> **Request**
Write out the data below word for word, omitting the pictures.

:: Record list

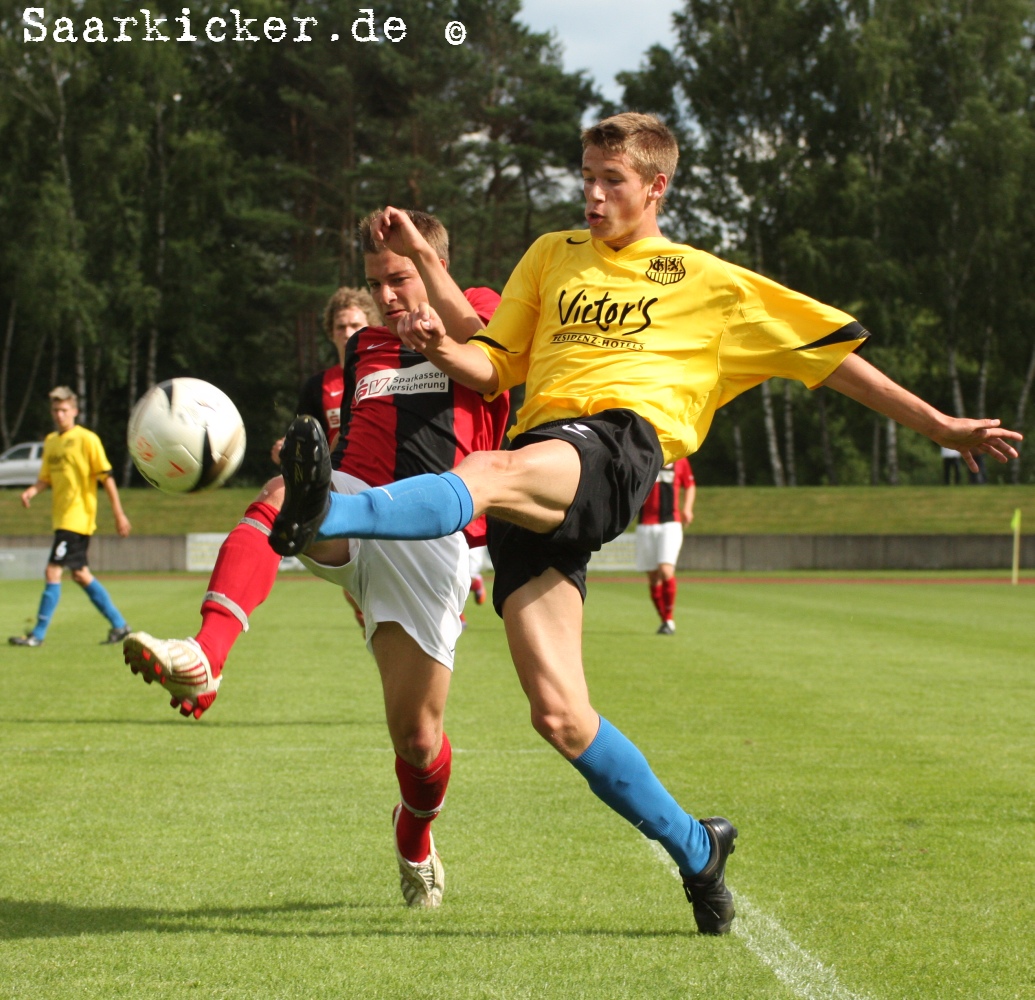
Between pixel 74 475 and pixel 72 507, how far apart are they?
31 centimetres

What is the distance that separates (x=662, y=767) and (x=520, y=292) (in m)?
2.98

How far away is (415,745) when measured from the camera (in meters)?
3.98

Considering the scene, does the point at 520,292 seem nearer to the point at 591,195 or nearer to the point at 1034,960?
the point at 591,195

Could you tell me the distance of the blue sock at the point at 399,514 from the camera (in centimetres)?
298

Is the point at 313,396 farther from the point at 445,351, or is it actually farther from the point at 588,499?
the point at 588,499

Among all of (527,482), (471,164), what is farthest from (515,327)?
(471,164)

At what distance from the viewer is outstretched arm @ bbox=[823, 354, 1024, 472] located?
3705 millimetres

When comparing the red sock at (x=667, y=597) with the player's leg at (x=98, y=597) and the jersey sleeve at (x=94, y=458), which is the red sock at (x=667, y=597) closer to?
the player's leg at (x=98, y=597)

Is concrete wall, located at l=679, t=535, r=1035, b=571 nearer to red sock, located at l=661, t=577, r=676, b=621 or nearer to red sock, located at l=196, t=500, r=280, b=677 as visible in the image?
red sock, located at l=661, t=577, r=676, b=621

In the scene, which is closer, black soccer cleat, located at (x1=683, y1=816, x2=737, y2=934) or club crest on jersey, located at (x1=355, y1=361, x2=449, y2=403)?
black soccer cleat, located at (x1=683, y1=816, x2=737, y2=934)

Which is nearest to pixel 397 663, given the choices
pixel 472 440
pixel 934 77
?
pixel 472 440

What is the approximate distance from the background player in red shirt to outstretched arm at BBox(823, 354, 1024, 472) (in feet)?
31.4

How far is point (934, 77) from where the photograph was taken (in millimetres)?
42219

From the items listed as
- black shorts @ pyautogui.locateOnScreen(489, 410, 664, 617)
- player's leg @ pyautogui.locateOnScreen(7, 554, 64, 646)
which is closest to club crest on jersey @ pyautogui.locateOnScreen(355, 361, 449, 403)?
black shorts @ pyautogui.locateOnScreen(489, 410, 664, 617)
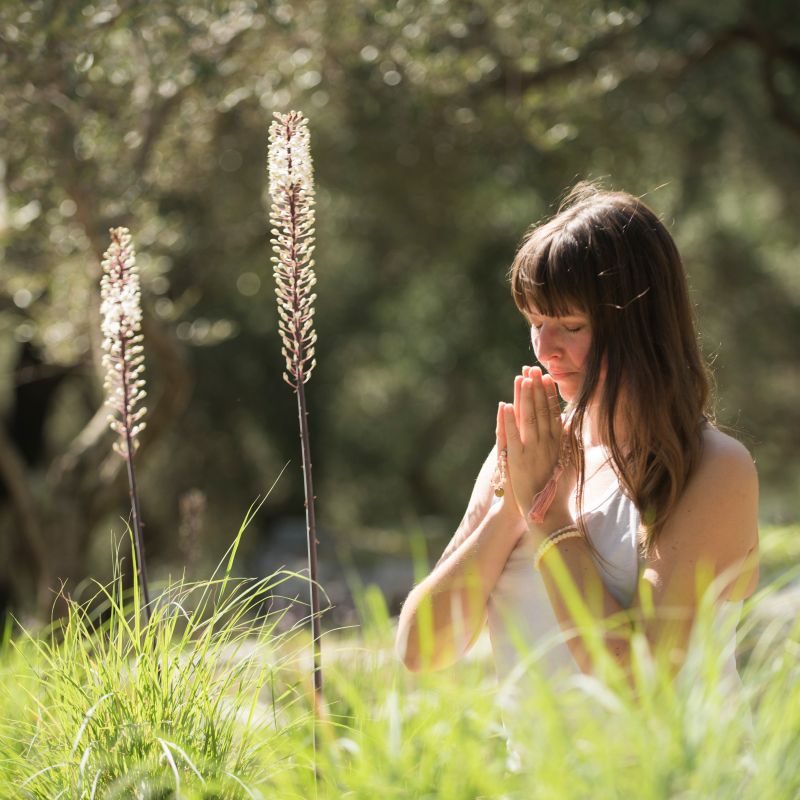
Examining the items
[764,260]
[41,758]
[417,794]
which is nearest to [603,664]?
[417,794]

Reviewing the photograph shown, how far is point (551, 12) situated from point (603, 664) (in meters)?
5.03

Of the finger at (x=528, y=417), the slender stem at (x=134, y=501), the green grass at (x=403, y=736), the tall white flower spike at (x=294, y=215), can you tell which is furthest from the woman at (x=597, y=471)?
the slender stem at (x=134, y=501)

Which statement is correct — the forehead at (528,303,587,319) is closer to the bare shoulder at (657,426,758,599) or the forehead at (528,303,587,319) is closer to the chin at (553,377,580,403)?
the chin at (553,377,580,403)

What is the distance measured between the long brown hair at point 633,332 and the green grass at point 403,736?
432 millimetres

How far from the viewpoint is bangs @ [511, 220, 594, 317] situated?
1.85 metres

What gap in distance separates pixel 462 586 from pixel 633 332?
2.40 feet

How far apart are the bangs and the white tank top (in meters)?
0.50

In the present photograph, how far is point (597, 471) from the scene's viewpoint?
205 centimetres

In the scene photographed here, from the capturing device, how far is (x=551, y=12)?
5172 mm

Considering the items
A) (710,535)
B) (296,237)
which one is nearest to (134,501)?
(296,237)

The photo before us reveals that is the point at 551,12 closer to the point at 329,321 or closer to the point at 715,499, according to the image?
the point at 715,499

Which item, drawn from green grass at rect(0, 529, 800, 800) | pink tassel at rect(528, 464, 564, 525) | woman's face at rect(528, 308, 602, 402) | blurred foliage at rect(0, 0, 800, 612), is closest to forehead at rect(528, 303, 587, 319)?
woman's face at rect(528, 308, 602, 402)

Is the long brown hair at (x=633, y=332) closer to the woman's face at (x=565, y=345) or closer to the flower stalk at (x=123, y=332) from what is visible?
the woman's face at (x=565, y=345)

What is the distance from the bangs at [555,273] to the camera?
6.06 ft
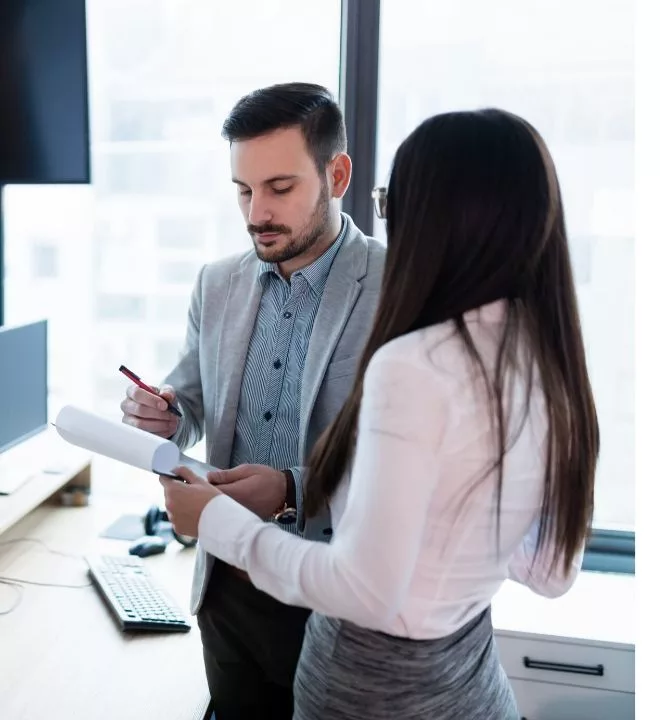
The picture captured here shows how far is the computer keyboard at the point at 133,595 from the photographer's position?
60.9 inches

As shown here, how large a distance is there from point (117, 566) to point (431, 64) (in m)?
1.59

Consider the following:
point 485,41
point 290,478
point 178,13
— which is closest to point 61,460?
point 290,478

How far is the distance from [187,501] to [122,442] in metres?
0.20

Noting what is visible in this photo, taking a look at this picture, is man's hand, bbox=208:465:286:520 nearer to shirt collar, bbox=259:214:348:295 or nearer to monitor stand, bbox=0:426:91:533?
shirt collar, bbox=259:214:348:295

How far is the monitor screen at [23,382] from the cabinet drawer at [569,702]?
1.39 metres

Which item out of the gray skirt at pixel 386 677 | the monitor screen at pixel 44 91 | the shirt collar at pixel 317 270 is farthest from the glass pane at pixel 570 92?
the gray skirt at pixel 386 677

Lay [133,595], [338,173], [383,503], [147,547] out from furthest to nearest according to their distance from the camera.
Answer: [147,547]
[133,595]
[338,173]
[383,503]

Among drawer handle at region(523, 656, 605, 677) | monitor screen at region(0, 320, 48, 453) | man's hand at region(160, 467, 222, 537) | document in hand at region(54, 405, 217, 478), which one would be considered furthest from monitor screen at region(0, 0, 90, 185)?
drawer handle at region(523, 656, 605, 677)

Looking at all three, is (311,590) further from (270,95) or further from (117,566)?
(117,566)

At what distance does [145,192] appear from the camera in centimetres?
232

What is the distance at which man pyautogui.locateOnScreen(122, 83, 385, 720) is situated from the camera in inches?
53.4

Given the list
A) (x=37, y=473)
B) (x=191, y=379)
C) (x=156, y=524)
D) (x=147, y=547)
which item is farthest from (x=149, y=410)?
(x=37, y=473)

::::

> **Solution to this problem**
Between pixel 74 475 and pixel 72 507, how far apart are they?
31 centimetres

What is the distance that separates (x=662, y=767) and (x=520, y=292) (in m)?
2.98

How far away is (415,745) when measured from the camera (in meters)?
3.98

Considering the scene, does the point at 520,292 seem nearer to the point at 591,195 or nearer to the point at 1034,960?
the point at 591,195

Could you tell me the distance of the blue sock at the point at 399,514 from the camera (in centimetres)?
298

Is the point at 313,396 farther from the point at 445,351, or is it actually farther from the point at 588,499?
the point at 588,499

Among all of (527,482), (471,164), what is farthest from (515,327)?
(471,164)

At what distance from the viewer is outstretched arm @ bbox=[823, 354, 1024, 472] located?
3705 millimetres

When comparing the red sock at (x=667, y=597) with the player's leg at (x=98, y=597) and the jersey sleeve at (x=94, y=458), which is the red sock at (x=667, y=597) closer to?
the player's leg at (x=98, y=597)

Is concrete wall, located at l=679, t=535, r=1035, b=571 nearer to red sock, located at l=661, t=577, r=676, b=621 or nearer to red sock, located at l=196, t=500, r=280, b=677 as visible in the image?
red sock, located at l=661, t=577, r=676, b=621

In the scene, which is closer, black soccer cleat, located at (x1=683, y1=816, x2=737, y2=934) or club crest on jersey, located at (x1=355, y1=361, x2=449, y2=403)?
black soccer cleat, located at (x1=683, y1=816, x2=737, y2=934)

Which is nearest to pixel 397 663, given the choices
pixel 472 440
pixel 934 77
?
pixel 472 440

What is the approximate distance from the background player in red shirt to outstretched arm at BBox(823, 354, 1024, 472) (in feet)?
31.4

How far is point (934, 77) from where the photograph was taken (in millimetres)?
42219

From the items listed as
- black shorts @ pyautogui.locateOnScreen(489, 410, 664, 617)
- player's leg @ pyautogui.locateOnScreen(7, 554, 64, 646)
which is closest to club crest on jersey @ pyautogui.locateOnScreen(355, 361, 449, 403)?
black shorts @ pyautogui.locateOnScreen(489, 410, 664, 617)
Examining the items
[764,260]
[41,758]
[417,794]
which is nearest to [603,664]?
[417,794]

Reviewing the photograph shown, how far is point (551, 12) situated from point (603, 664) (in meters)?
5.03

Of the finger at (x=528, y=417), the slender stem at (x=134, y=501), the green grass at (x=403, y=736), the tall white flower spike at (x=294, y=215), can you tell which is furthest from the woman at (x=597, y=471)?
the slender stem at (x=134, y=501)

Which statement is correct — the forehead at (528,303,587,319) is closer to the bare shoulder at (657,426,758,599) or the forehead at (528,303,587,319) is closer to the chin at (553,377,580,403)?
the chin at (553,377,580,403)

What is the distance measured between the long brown hair at point 633,332 and the green grass at point 403,736?
432 millimetres

How far from the viewpoint is bangs @ [511, 220, 594, 317] situated?
1.85 metres

What gap in distance separates pixel 462 586 from pixel 633 332?
2.40 feet

How far apart are the bangs and the white tank top (in meters)?
0.50

In the present photograph, how far is point (597, 471) from the scene's viewpoint?
205 centimetres

In the scene photographed here, from the capturing device, how far is (x=551, y=12)?
5172 mm

Considering the items
A) (710,535)
B) (296,237)
which one is nearest to (134,501)?
(296,237)

The photo before us reveals that is the point at 551,12 closer to the point at 329,321 or closer to the point at 715,499, according to the image?
the point at 715,499

Which item, drawn from green grass at rect(0, 529, 800, 800) | pink tassel at rect(528, 464, 564, 525) | woman's face at rect(528, 308, 602, 402) | blurred foliage at rect(0, 0, 800, 612), is closest to forehead at rect(528, 303, 587, 319)?
woman's face at rect(528, 308, 602, 402)

Is the long brown hair at (x=633, y=332) closer to the woman's face at (x=565, y=345) or closer to the flower stalk at (x=123, y=332) from what is visible?
the woman's face at (x=565, y=345)

What is the distance from the bangs at [555,273] to the camera?
6.06 ft
The picture captured here shows how far is the computer keyboard at the point at 133,595 from the photographer's position?
60.9 inches

As shown here, how large a distance is there from point (117, 566) to point (431, 64) (in m)?
1.59

Consider the following:
point 485,41
point 290,478
point 178,13
— which is closest to point 61,460?
point 290,478

How far is the distance from [187,501] to [122,442] in metres?
0.20

Noting what is visible in this photo, taking a look at this picture, is man's hand, bbox=208:465:286:520 nearer to shirt collar, bbox=259:214:348:295 or nearer to monitor stand, bbox=0:426:91:533?
shirt collar, bbox=259:214:348:295

How far is the monitor screen at [23,382] from the cabinet drawer at [569,702]?
1.39 metres

Which item out of the gray skirt at pixel 386 677 | the monitor screen at pixel 44 91 | the shirt collar at pixel 317 270 is farthest from the glass pane at pixel 570 92?
the gray skirt at pixel 386 677

Lay [133,595], [338,173], [383,503], [147,547] out from furthest to nearest according to their distance from the camera.
Answer: [147,547]
[133,595]
[338,173]
[383,503]

Among drawer handle at region(523, 656, 605, 677) | monitor screen at region(0, 320, 48, 453) | man's hand at region(160, 467, 222, 537) | document in hand at region(54, 405, 217, 478), which one would be considered furthest from monitor screen at region(0, 0, 90, 185)?
drawer handle at region(523, 656, 605, 677)

Looking at all three, is (311,590) further from (270,95) or further from (117,566)?
(117,566)

At what distance does [145,192] appear from the camera in centimetres?
232

What is the distance at which man pyautogui.locateOnScreen(122, 83, 385, 720) is situated from the camera in inches?
53.4

Given the list
A) (x=37, y=473)
B) (x=191, y=379)
C) (x=156, y=524)
D) (x=147, y=547)
which item is farthest from (x=149, y=410)?
(x=37, y=473)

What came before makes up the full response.